What to work on :: Quote the entries in full, character for character, without their images.
================
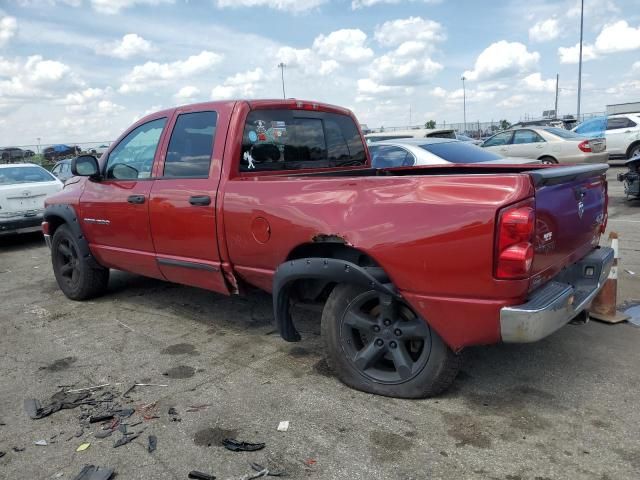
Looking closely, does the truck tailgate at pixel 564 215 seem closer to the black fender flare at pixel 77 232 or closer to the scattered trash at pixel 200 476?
the scattered trash at pixel 200 476

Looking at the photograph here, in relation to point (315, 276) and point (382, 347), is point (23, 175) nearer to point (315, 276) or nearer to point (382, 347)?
point (315, 276)

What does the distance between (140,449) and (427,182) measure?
209cm

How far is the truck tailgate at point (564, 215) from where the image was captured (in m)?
2.79

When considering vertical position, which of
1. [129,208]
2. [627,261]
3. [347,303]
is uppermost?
[129,208]

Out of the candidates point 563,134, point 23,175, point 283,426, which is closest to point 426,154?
point 283,426

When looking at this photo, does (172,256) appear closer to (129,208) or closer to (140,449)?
(129,208)

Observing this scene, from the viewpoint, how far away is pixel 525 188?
267 centimetres

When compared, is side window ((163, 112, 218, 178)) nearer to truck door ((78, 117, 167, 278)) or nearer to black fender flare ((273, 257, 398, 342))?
truck door ((78, 117, 167, 278))

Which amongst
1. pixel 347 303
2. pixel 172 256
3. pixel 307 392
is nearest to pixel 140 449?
pixel 307 392

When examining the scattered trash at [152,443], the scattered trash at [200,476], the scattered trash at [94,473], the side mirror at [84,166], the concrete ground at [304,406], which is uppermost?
the side mirror at [84,166]

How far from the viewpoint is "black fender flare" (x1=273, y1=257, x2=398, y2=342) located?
308cm

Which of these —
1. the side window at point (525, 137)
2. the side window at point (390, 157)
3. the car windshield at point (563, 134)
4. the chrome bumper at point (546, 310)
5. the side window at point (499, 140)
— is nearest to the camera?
the chrome bumper at point (546, 310)

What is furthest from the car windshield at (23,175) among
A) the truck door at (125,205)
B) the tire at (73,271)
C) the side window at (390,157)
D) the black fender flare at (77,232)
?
the side window at (390,157)

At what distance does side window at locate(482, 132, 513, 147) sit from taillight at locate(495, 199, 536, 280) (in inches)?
526
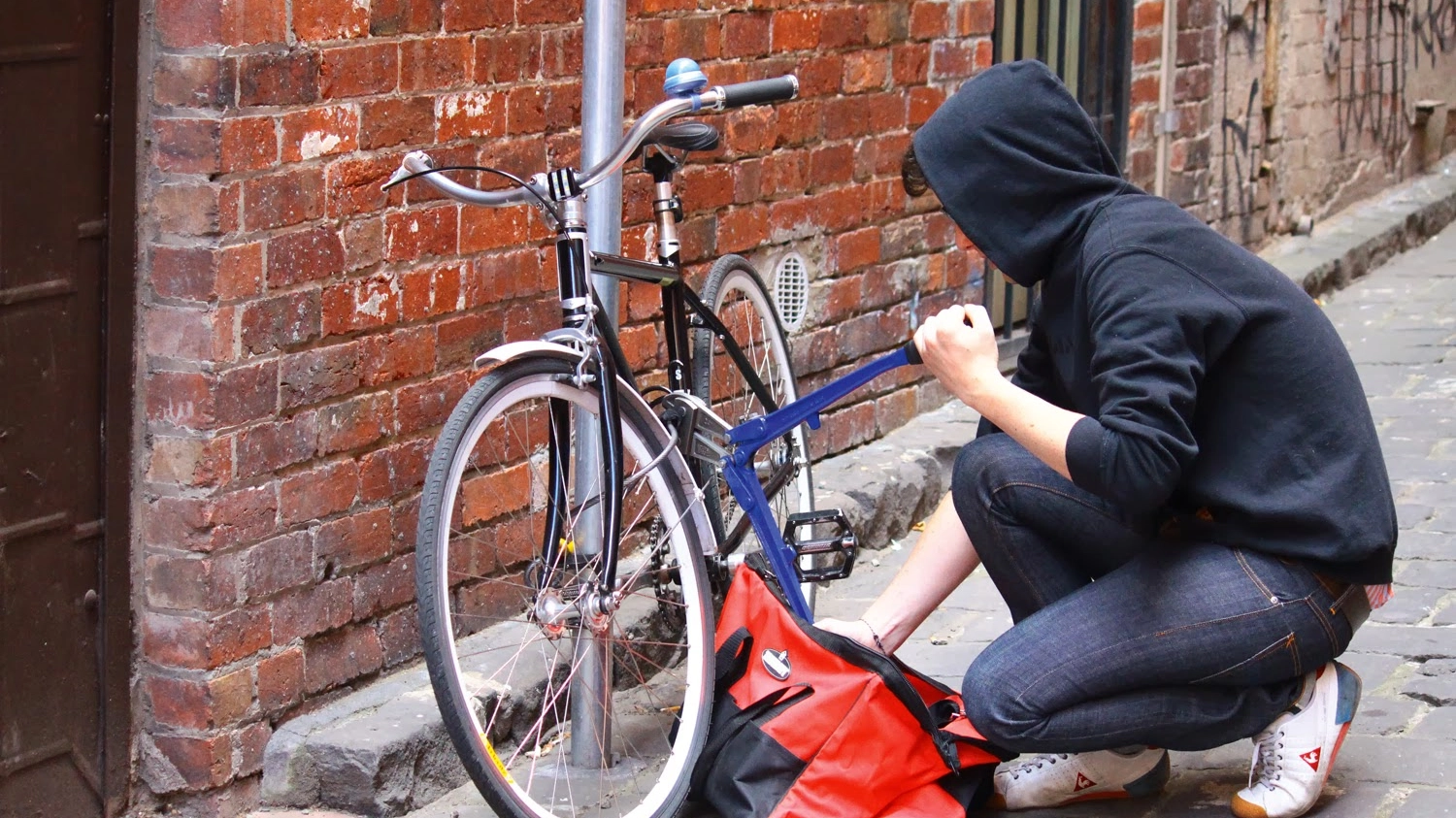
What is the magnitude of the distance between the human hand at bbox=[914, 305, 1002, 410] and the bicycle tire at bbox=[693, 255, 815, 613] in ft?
3.17

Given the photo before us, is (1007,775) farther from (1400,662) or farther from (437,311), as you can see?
(437,311)

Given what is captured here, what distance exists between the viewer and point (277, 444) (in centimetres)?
341

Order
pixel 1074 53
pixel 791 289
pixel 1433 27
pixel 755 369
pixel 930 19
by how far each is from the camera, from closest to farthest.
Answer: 1. pixel 755 369
2. pixel 791 289
3. pixel 930 19
4. pixel 1074 53
5. pixel 1433 27

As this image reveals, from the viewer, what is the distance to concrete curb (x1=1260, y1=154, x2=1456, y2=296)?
8.55 meters

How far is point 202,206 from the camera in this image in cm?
322

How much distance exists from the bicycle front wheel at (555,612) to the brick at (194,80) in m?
0.71

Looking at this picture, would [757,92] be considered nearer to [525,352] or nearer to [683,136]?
[683,136]

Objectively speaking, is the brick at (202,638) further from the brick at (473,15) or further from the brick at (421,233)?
the brick at (473,15)

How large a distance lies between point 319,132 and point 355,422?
1.88ft

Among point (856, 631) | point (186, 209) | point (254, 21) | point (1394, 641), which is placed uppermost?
point (254, 21)

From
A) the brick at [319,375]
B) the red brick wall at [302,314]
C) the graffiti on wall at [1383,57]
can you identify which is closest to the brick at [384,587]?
the red brick wall at [302,314]

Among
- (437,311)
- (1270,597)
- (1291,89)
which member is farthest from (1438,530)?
(1291,89)

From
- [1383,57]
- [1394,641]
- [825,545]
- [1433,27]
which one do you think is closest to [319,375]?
[825,545]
================
Response to the task ::
Looking closely, does the truck tailgate at pixel 564 215 seem closer to the black fender flare at pixel 77 232 or closer to the scattered trash at pixel 200 476?
the scattered trash at pixel 200 476

Looking at the photograph here, in relation to point (315, 276) and point (382, 347), is point (23, 175) nearer to point (315, 276) or nearer to point (382, 347)?
point (315, 276)

What does the distance between (140,449) and (427,182) measure?
209cm

How far is the truck tailgate at point (564, 215) from where the image was captured (in m)?
2.79

When considering vertical position, which of
1. [129,208]
2. [627,261]
3. [347,303]
is uppermost?
[129,208]

Out of the candidates point 563,134, point 23,175, point 283,426, which is closest to point 426,154?
point 283,426

When looking at this photo, does (172,256) appear closer to (129,208) or closer to (140,449)?
(129,208)

Observing this scene, from the viewpoint, how far away is pixel 525 188?
267 centimetres

When compared, is side window ((163, 112, 218, 178)) nearer to truck door ((78, 117, 167, 278)) or nearer to black fender flare ((273, 257, 398, 342))?
truck door ((78, 117, 167, 278))

Which amongst
1. pixel 347 303
2. pixel 172 256
3. pixel 307 392
is nearest to pixel 140 449?
pixel 307 392

When examining the scattered trash at [152,443], the scattered trash at [200,476], the scattered trash at [94,473], the side mirror at [84,166], the concrete ground at [304,406], which is uppermost?
the side mirror at [84,166]

How far from the viewpoint is "black fender flare" (x1=273, y1=257, x2=398, y2=342) located?
308cm

Which of these —
1. the side window at point (525, 137)
2. the side window at point (390, 157)
3. the car windshield at point (563, 134)
4. the chrome bumper at point (546, 310)
5. the side window at point (499, 140)
— is nearest to the camera?
the chrome bumper at point (546, 310)

What is furthest from the car windshield at (23,175) among
A) the truck door at (125,205)
B) the tire at (73,271)
C) the side window at (390,157)
D) the black fender flare at (77,232)
?
the side window at (390,157)

At what distance does side window at locate(482, 132, 513, 147) sit from taillight at locate(495, 199, 536, 280) (in inches)?
526
What is the magnitude of the distance between the human hand at bbox=[914, 305, 1002, 410] and the bicycle tire at bbox=[693, 255, 815, 613] in ft?
3.17

Given the photo before us, is (1007,775) farther from (1400,662) or farther from (437,311), as you can see?
(437,311)

Given what is captured here, what distance exists between the viewer and point (277, 444) (in centimetres)?
341

Order
pixel 1074 53
pixel 791 289
pixel 1433 27
pixel 755 369
pixel 930 19
by how far each is from the camera, from closest to farthest.
Answer: 1. pixel 755 369
2. pixel 791 289
3. pixel 930 19
4. pixel 1074 53
5. pixel 1433 27

As this image reveals, from the viewer, what is the distance to concrete curb (x1=1260, y1=154, x2=1456, y2=296)?
8.55 meters

How far is point 202,206 from the camera in this image in cm?
322

How much distance exists from the bicycle front wheel at (555,612) to the brick at (194,80) in m?
0.71

Looking at this picture, would [757,92] be considered nearer to [525,352] or nearer to [683,136]?
[683,136]

Objectively speaking, is the brick at (202,638) further from the brick at (473,15) or further from the brick at (421,233)?
the brick at (473,15)

How large a distance lies between point 319,132 and point 355,422?
1.88ft

Among point (856, 631) | point (186, 209) | point (254, 21) | point (1394, 641), which is placed uppermost?
point (254, 21)

From
A) the brick at [319,375]
B) the red brick wall at [302,314]
C) the graffiti on wall at [1383,57]
can you identify which is closest to the brick at [384,587]?
the red brick wall at [302,314]

Among
- (437,311)
- (1270,597)
- (1291,89)
which member is farthest from (1438,530)?
(1291,89)

From
- [1383,57]
- [1394,641]
- [825,545]
- [1433,27]
which one do you think is closest to [319,375]?
[825,545]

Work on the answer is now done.